While ratings for LMS will likely decline notably in weeks to come as curiosity about the revival wears off, the tune-in for its return also gave a major boost to the premiere of new 8:30 p.m. comedy The Cool Kids, which stars over-60 comedy legends such as Vicki Lawrence and David Alan Grier. It opened with an impressive 6.8 million same-day viewers and a 1.5 demo rating, a bigger audience than any of ABC’s comedies last week and enough to make it the No. 4 comedy of the week with adults under 50 (behind only TBBT, Young Sheldon, and Modern Family). Despite the AARP-friendly nature of the cast, Cool Kids managed to draw more millennial viewers than the 8:30 p.m. Friday programming on ABC, CBS, NBC and the CW combined.

A great week for Fox and NBC…

Final numbers (including DVR replays) for premiere week aren’t in yet, but the early projections from one network research source suggest CBS and ABC will end up down about 25 percent among adults under 50 versus 2017 levels, with NBC flat or down just a tick and Fox jumping a massive 70 percent year-to-year. Much of Fox’s turnaround can be attributed to its purchase of Thursday Night Football rights, which allowed it to quadruple its year-ago ratings on the night. But Fox can also brag about its big Friday gains and the successful relaunch of Mondays (which now feature The Resident and 9-1-1). It’s also probably no coincidence that the other network not losing ground this fall, NBC, also has a prime-time pigskin showcase in Sunday Night Football. The Peacock also arguably had the best drama premieres last week, with Manifest (16.1 million viewers) and New Amsterdam (12.3 million) both getting broad sampling and strong demos. (Whether either show can hold on to those eyeballs over the coming months is an open question, of course.) And the decision to put all of Dick Wolf’s Chicago dramas on Wednesday seemed to work well its first week out.

…but not so great for CBS and ABC

CBS had a mixed premiere week. It still has a slew of shows boasting more than 10 million viewers, with newbies Magnum P.I., FBI, and God Friended Me all set to join that club. And in its 18th year, Survivor held on to virtually all of its demo audience year-to-year, even as rival reality shows such as The Voice and Dancing With the Stars each lost at least a quarter of their young adult audience. Shifting Bull to Mondays also seems to have been a good call, with overall audience up 20 percent versus what Scorpion did in the same 10 p.m. slot last year. But Eye execs have to be bummed at how little pop they got for the reboot of Magnum and the revival of Murphy Brown, particularly compared to the big numbers Roseanne and Will & Grace notched last season for their respective returns. The sharp decline for the final season of TBBT isn’t good news, either, particularly since it means fewer eyeballs on Young Sheldon, the show CBS execs would love to have serve as its Thursday replacement in 2019.

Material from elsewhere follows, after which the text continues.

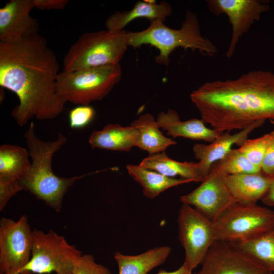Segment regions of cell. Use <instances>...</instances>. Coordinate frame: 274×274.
I'll use <instances>...</instances> for the list:
<instances>
[{"label":"cell","instance_id":"cell-20","mask_svg":"<svg viewBox=\"0 0 274 274\" xmlns=\"http://www.w3.org/2000/svg\"><path fill=\"white\" fill-rule=\"evenodd\" d=\"M172 249L167 246L156 247L134 255L116 252L114 259L119 274H147L163 264L169 256Z\"/></svg>","mask_w":274,"mask_h":274},{"label":"cell","instance_id":"cell-12","mask_svg":"<svg viewBox=\"0 0 274 274\" xmlns=\"http://www.w3.org/2000/svg\"><path fill=\"white\" fill-rule=\"evenodd\" d=\"M195 274H273L233 242L217 240Z\"/></svg>","mask_w":274,"mask_h":274},{"label":"cell","instance_id":"cell-23","mask_svg":"<svg viewBox=\"0 0 274 274\" xmlns=\"http://www.w3.org/2000/svg\"><path fill=\"white\" fill-rule=\"evenodd\" d=\"M128 174L142 187L144 195L153 199L166 190L181 184L195 182L193 180L171 178L139 165L128 164Z\"/></svg>","mask_w":274,"mask_h":274},{"label":"cell","instance_id":"cell-17","mask_svg":"<svg viewBox=\"0 0 274 274\" xmlns=\"http://www.w3.org/2000/svg\"><path fill=\"white\" fill-rule=\"evenodd\" d=\"M274 177L262 171L251 174L226 175L227 185L237 202L256 203L264 196Z\"/></svg>","mask_w":274,"mask_h":274},{"label":"cell","instance_id":"cell-11","mask_svg":"<svg viewBox=\"0 0 274 274\" xmlns=\"http://www.w3.org/2000/svg\"><path fill=\"white\" fill-rule=\"evenodd\" d=\"M226 175L212 166L208 175L197 188L181 196V202L194 207L214 221L237 202L227 185Z\"/></svg>","mask_w":274,"mask_h":274},{"label":"cell","instance_id":"cell-25","mask_svg":"<svg viewBox=\"0 0 274 274\" xmlns=\"http://www.w3.org/2000/svg\"><path fill=\"white\" fill-rule=\"evenodd\" d=\"M235 243L266 269L274 272V227L250 239Z\"/></svg>","mask_w":274,"mask_h":274},{"label":"cell","instance_id":"cell-24","mask_svg":"<svg viewBox=\"0 0 274 274\" xmlns=\"http://www.w3.org/2000/svg\"><path fill=\"white\" fill-rule=\"evenodd\" d=\"M29 152L20 146L4 144L0 146V180L20 182L28 172L31 162Z\"/></svg>","mask_w":274,"mask_h":274},{"label":"cell","instance_id":"cell-19","mask_svg":"<svg viewBox=\"0 0 274 274\" xmlns=\"http://www.w3.org/2000/svg\"><path fill=\"white\" fill-rule=\"evenodd\" d=\"M138 139L137 130L132 125L109 124L101 130L92 132L88 142L93 149L128 152L136 147Z\"/></svg>","mask_w":274,"mask_h":274},{"label":"cell","instance_id":"cell-14","mask_svg":"<svg viewBox=\"0 0 274 274\" xmlns=\"http://www.w3.org/2000/svg\"><path fill=\"white\" fill-rule=\"evenodd\" d=\"M33 8V0H11L0 9V42H17L39 34V22L30 15Z\"/></svg>","mask_w":274,"mask_h":274},{"label":"cell","instance_id":"cell-15","mask_svg":"<svg viewBox=\"0 0 274 274\" xmlns=\"http://www.w3.org/2000/svg\"><path fill=\"white\" fill-rule=\"evenodd\" d=\"M265 120L254 122L237 133L231 134L226 131L210 144H195L193 147L195 158L203 179L209 174L212 165L223 158L234 145L241 146L248 135L255 129L263 124Z\"/></svg>","mask_w":274,"mask_h":274},{"label":"cell","instance_id":"cell-32","mask_svg":"<svg viewBox=\"0 0 274 274\" xmlns=\"http://www.w3.org/2000/svg\"><path fill=\"white\" fill-rule=\"evenodd\" d=\"M35 8L41 10H62L67 3L68 0H33Z\"/></svg>","mask_w":274,"mask_h":274},{"label":"cell","instance_id":"cell-7","mask_svg":"<svg viewBox=\"0 0 274 274\" xmlns=\"http://www.w3.org/2000/svg\"><path fill=\"white\" fill-rule=\"evenodd\" d=\"M82 255L63 236L51 230L44 232L35 229L32 230L31 258L20 274H73Z\"/></svg>","mask_w":274,"mask_h":274},{"label":"cell","instance_id":"cell-1","mask_svg":"<svg viewBox=\"0 0 274 274\" xmlns=\"http://www.w3.org/2000/svg\"><path fill=\"white\" fill-rule=\"evenodd\" d=\"M59 68L55 54L39 34L0 42V86L19 99L11 113L19 126L32 118L53 119L63 112L66 102L56 91Z\"/></svg>","mask_w":274,"mask_h":274},{"label":"cell","instance_id":"cell-2","mask_svg":"<svg viewBox=\"0 0 274 274\" xmlns=\"http://www.w3.org/2000/svg\"><path fill=\"white\" fill-rule=\"evenodd\" d=\"M190 99L203 122L222 132L274 120V73L252 71L236 79L208 82Z\"/></svg>","mask_w":274,"mask_h":274},{"label":"cell","instance_id":"cell-8","mask_svg":"<svg viewBox=\"0 0 274 274\" xmlns=\"http://www.w3.org/2000/svg\"><path fill=\"white\" fill-rule=\"evenodd\" d=\"M217 240L239 243L274 227V211L256 203L236 202L213 221Z\"/></svg>","mask_w":274,"mask_h":274},{"label":"cell","instance_id":"cell-29","mask_svg":"<svg viewBox=\"0 0 274 274\" xmlns=\"http://www.w3.org/2000/svg\"><path fill=\"white\" fill-rule=\"evenodd\" d=\"M94 109L89 105H79L72 109L68 115L70 127L81 129L88 125L94 118Z\"/></svg>","mask_w":274,"mask_h":274},{"label":"cell","instance_id":"cell-31","mask_svg":"<svg viewBox=\"0 0 274 274\" xmlns=\"http://www.w3.org/2000/svg\"><path fill=\"white\" fill-rule=\"evenodd\" d=\"M271 124L274 126V124ZM267 148L261 165V171L266 175L274 177V130Z\"/></svg>","mask_w":274,"mask_h":274},{"label":"cell","instance_id":"cell-4","mask_svg":"<svg viewBox=\"0 0 274 274\" xmlns=\"http://www.w3.org/2000/svg\"><path fill=\"white\" fill-rule=\"evenodd\" d=\"M185 19L180 29L169 28L163 21H150L145 29L136 32H127L128 46L139 47L150 45L159 50L155 61L158 64L168 66L169 56L177 48L197 50L201 54L209 56L217 52L216 46L208 38L201 36L198 19L195 14L187 11Z\"/></svg>","mask_w":274,"mask_h":274},{"label":"cell","instance_id":"cell-33","mask_svg":"<svg viewBox=\"0 0 274 274\" xmlns=\"http://www.w3.org/2000/svg\"><path fill=\"white\" fill-rule=\"evenodd\" d=\"M261 201L266 206H274V181Z\"/></svg>","mask_w":274,"mask_h":274},{"label":"cell","instance_id":"cell-5","mask_svg":"<svg viewBox=\"0 0 274 274\" xmlns=\"http://www.w3.org/2000/svg\"><path fill=\"white\" fill-rule=\"evenodd\" d=\"M128 47L127 32L124 30L84 33L65 55L63 71L120 64Z\"/></svg>","mask_w":274,"mask_h":274},{"label":"cell","instance_id":"cell-16","mask_svg":"<svg viewBox=\"0 0 274 274\" xmlns=\"http://www.w3.org/2000/svg\"><path fill=\"white\" fill-rule=\"evenodd\" d=\"M156 121L160 128L173 138L183 137L211 143L223 133L207 127L201 119L181 121L178 113L171 109L160 112Z\"/></svg>","mask_w":274,"mask_h":274},{"label":"cell","instance_id":"cell-6","mask_svg":"<svg viewBox=\"0 0 274 274\" xmlns=\"http://www.w3.org/2000/svg\"><path fill=\"white\" fill-rule=\"evenodd\" d=\"M122 76L120 64L73 71L58 75L56 91L65 102L89 105L105 98L119 82Z\"/></svg>","mask_w":274,"mask_h":274},{"label":"cell","instance_id":"cell-34","mask_svg":"<svg viewBox=\"0 0 274 274\" xmlns=\"http://www.w3.org/2000/svg\"><path fill=\"white\" fill-rule=\"evenodd\" d=\"M191 270L185 263L183 264L177 269L167 271L164 270H160L156 274H192Z\"/></svg>","mask_w":274,"mask_h":274},{"label":"cell","instance_id":"cell-22","mask_svg":"<svg viewBox=\"0 0 274 274\" xmlns=\"http://www.w3.org/2000/svg\"><path fill=\"white\" fill-rule=\"evenodd\" d=\"M130 125L138 133L136 147L147 151L149 155L164 152L168 147L177 144L162 133L156 119L150 113L141 115Z\"/></svg>","mask_w":274,"mask_h":274},{"label":"cell","instance_id":"cell-9","mask_svg":"<svg viewBox=\"0 0 274 274\" xmlns=\"http://www.w3.org/2000/svg\"><path fill=\"white\" fill-rule=\"evenodd\" d=\"M179 238L185 252V263L191 270L200 264L217 241L213 221L193 207L182 204L178 217Z\"/></svg>","mask_w":274,"mask_h":274},{"label":"cell","instance_id":"cell-27","mask_svg":"<svg viewBox=\"0 0 274 274\" xmlns=\"http://www.w3.org/2000/svg\"><path fill=\"white\" fill-rule=\"evenodd\" d=\"M272 135L271 131L256 139H247L238 149L252 164L261 169L262 163Z\"/></svg>","mask_w":274,"mask_h":274},{"label":"cell","instance_id":"cell-18","mask_svg":"<svg viewBox=\"0 0 274 274\" xmlns=\"http://www.w3.org/2000/svg\"><path fill=\"white\" fill-rule=\"evenodd\" d=\"M172 12L170 5L166 2L139 1L130 10L116 11L111 14L106 20V26L109 30L121 31L131 21L141 18L164 22Z\"/></svg>","mask_w":274,"mask_h":274},{"label":"cell","instance_id":"cell-3","mask_svg":"<svg viewBox=\"0 0 274 274\" xmlns=\"http://www.w3.org/2000/svg\"><path fill=\"white\" fill-rule=\"evenodd\" d=\"M24 137L32 161L28 172L20 180V185L23 190L59 212L68 188L88 174L66 178L58 177L53 172V155L67 142L61 133L54 141H43L36 135L34 124L31 122Z\"/></svg>","mask_w":274,"mask_h":274},{"label":"cell","instance_id":"cell-30","mask_svg":"<svg viewBox=\"0 0 274 274\" xmlns=\"http://www.w3.org/2000/svg\"><path fill=\"white\" fill-rule=\"evenodd\" d=\"M22 190L23 188L19 182L0 180V211L12 197Z\"/></svg>","mask_w":274,"mask_h":274},{"label":"cell","instance_id":"cell-10","mask_svg":"<svg viewBox=\"0 0 274 274\" xmlns=\"http://www.w3.org/2000/svg\"><path fill=\"white\" fill-rule=\"evenodd\" d=\"M32 230L26 215L0 220V274H20L31 256Z\"/></svg>","mask_w":274,"mask_h":274},{"label":"cell","instance_id":"cell-35","mask_svg":"<svg viewBox=\"0 0 274 274\" xmlns=\"http://www.w3.org/2000/svg\"><path fill=\"white\" fill-rule=\"evenodd\" d=\"M271 123H273L274 124V120H271Z\"/></svg>","mask_w":274,"mask_h":274},{"label":"cell","instance_id":"cell-28","mask_svg":"<svg viewBox=\"0 0 274 274\" xmlns=\"http://www.w3.org/2000/svg\"><path fill=\"white\" fill-rule=\"evenodd\" d=\"M73 274H114L106 266L97 263L93 256L83 254L78 260Z\"/></svg>","mask_w":274,"mask_h":274},{"label":"cell","instance_id":"cell-21","mask_svg":"<svg viewBox=\"0 0 274 274\" xmlns=\"http://www.w3.org/2000/svg\"><path fill=\"white\" fill-rule=\"evenodd\" d=\"M139 165L171 178L179 176L195 182L203 180L197 162L176 161L169 157L165 151L149 155Z\"/></svg>","mask_w":274,"mask_h":274},{"label":"cell","instance_id":"cell-13","mask_svg":"<svg viewBox=\"0 0 274 274\" xmlns=\"http://www.w3.org/2000/svg\"><path fill=\"white\" fill-rule=\"evenodd\" d=\"M207 4L210 11L215 15L226 14L232 26L231 40L226 53L228 58L233 55L239 38L269 9L267 2L259 0H208Z\"/></svg>","mask_w":274,"mask_h":274},{"label":"cell","instance_id":"cell-26","mask_svg":"<svg viewBox=\"0 0 274 274\" xmlns=\"http://www.w3.org/2000/svg\"><path fill=\"white\" fill-rule=\"evenodd\" d=\"M212 166L227 175L256 173L261 169L252 164L238 149H231Z\"/></svg>","mask_w":274,"mask_h":274}]
</instances>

Premiere week’s biggest loser, however, was ABC. The network will finish the week in fourth place among adults under 50, replacing Fox in the Nielsen basement. In addition to the Shondaland slump on Thursdays, its head-scratching decision to double down with four hours of the limping Dancing With the Stars was a disaster. With the Monday edition of DWTS falling a jaw-dropping 36 percent from its 2017 premiere, audiences seem to have also forgotten about last fall’s breakout hit The Good Doctor, which lost a third of its demo audience versus last year’s premiere. Good Doc was even down about 15 percent from its March finale, a troubling sign since young series tend to go up between their spring finale and fall premieres. Finally, ABC’s big drama premiere last week — the weepy A Million Little Things — attracted about 7.9 million same-day viewers and a 1.8 in the demo, including three days of DVR replays and streaming. That’s about 15 percent below the demo numbers the since-canceled Designated Survivor scored with its second-season premiere last year, and about 2 million fewer viewers. It’s perhaps not surprising that Ben Sherwood, the Disney/ABC TV Group boss who’s been heavily involved in guiding ABC prime time in recent years, is being pushed out in favor of Fox TV co-chief Dana Walden, according to published reports.